PROVIDED TEXT:
————

Boniface met the storm with firmness; he replied to the charges urged against him with more temper than could have been anticipated, but he secretly prepared a bull of excommunication, depriving Philip of his throne, and anathematizing his posterity to the fourth generation.

This final burst of hostility was delayed until the 8th of September (A. D. 1303), when the Romish church celebrates the nativity of the blessed Virgin, and Boniface awaited the day in the city of Anagni.

On the eve of the Virgin's nativity the pope had retired to rest, having arranged his plans of vengeance for the following day; he was suddenly roused by cries of "Long live Philip! Death to Boniface!" Nogaret, at the command of the king of France, had entered Anagni with three hundred cavaliers, and being joined by some of the townsmen, was forcing his way into the palace. Sciarra Colonna and Nogaret rushed together into the chamber of Boniface; they found the old man clothed in his pontifical robes, seated on his throne, waiting their approach with unshaken dignity. They made him their prisoner, and prepared for his removal to France until a general council. But Nogaret having unwisely delayed three days at Anagni, the citizens and the neighboring peasants united to liberate the pontiff; Colonna and his French allies were forced to abandon their prey, and could only save their lives by a rapid flight. Boniface hastened to Rome; but fatigue, anxiety, and vexation, brought on a violent fever, which soon put an end to his troubled life.

————

GIVEN EXERCISE: Continue the account of Pope Boniface and King Philip from the end of its final sentence, about the fever that ended Boniface's life.

COLLECTED DATA:
————

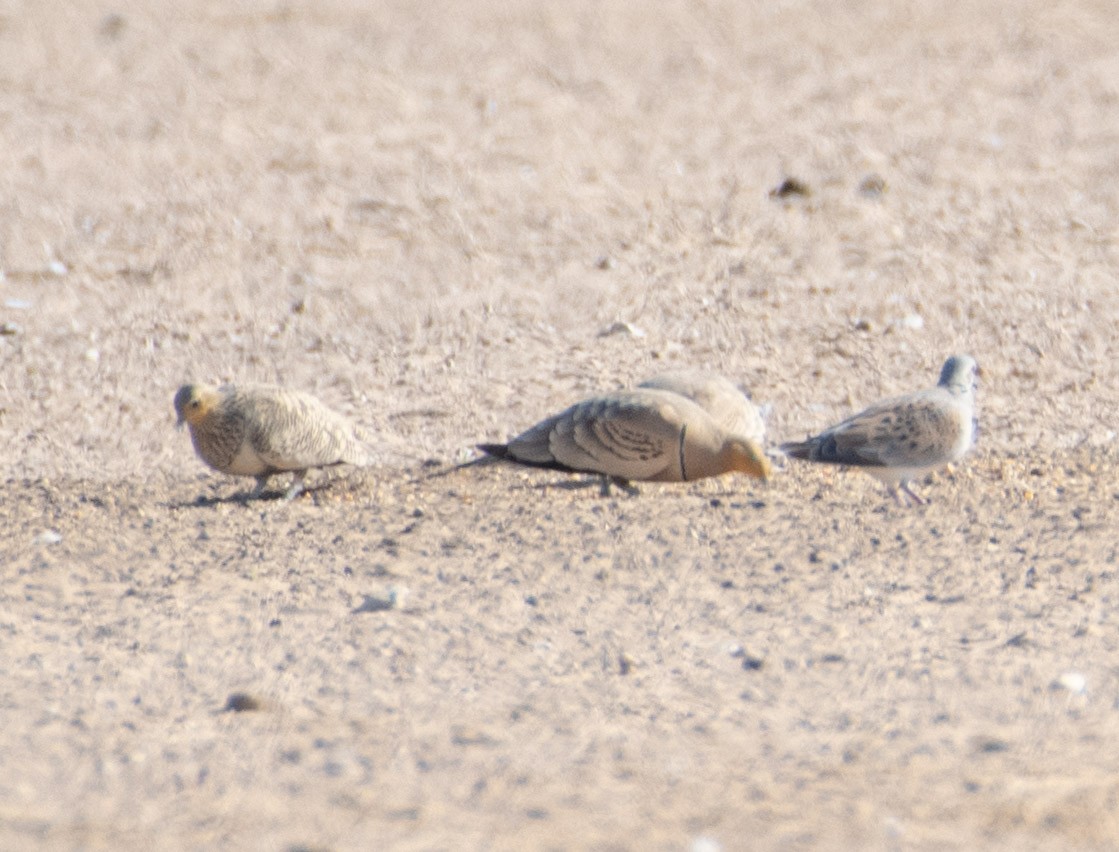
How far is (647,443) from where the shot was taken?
6.25 meters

————

EXERCISE OUTPUT:
The reign of Boniface was fatal to the papal power; he exaggerated its pretensions at the moment when the world had begun to discover the weakness of its claims; in the attempt to extend his influence further than any of his predecessors, he exhausted the sources of his strength, and none of his successors, however ardent, ventured to revive pretensions which had excited so many wars, shed so much blood, and dethroned so many kings. The priesthood and the empire, fatigued by so long and disastrous a struggle, desired tranquillity, but tranquillity was for the court of Rome a political death. The illusion of its own omnipotence vanished with the agitations by which it had been produced, and new principles of action began to be recognised in its policy.

The death of Boniface marks an important era in the history of Popery; from this time we shall see it concentrating its strength, and husbanding its resources; fighting only on the defensive, it no longer provokes the hostility of kings, or seeks cause of quarrel with the emperors. The bulls that terrified Christendom must repose as literary curiosities in the archives of St. Angelo, and though the claims to universal supremacy will not be renounced, there will be no effort made to enforce them. A few pontiffs will be found now and then reviving

the claims of Gregory, of Innocent, and of Boniface; but their attempts will be found desultory and of brief duration, like the last flashes, fierce but few, that break out from the ashes of a conflagration.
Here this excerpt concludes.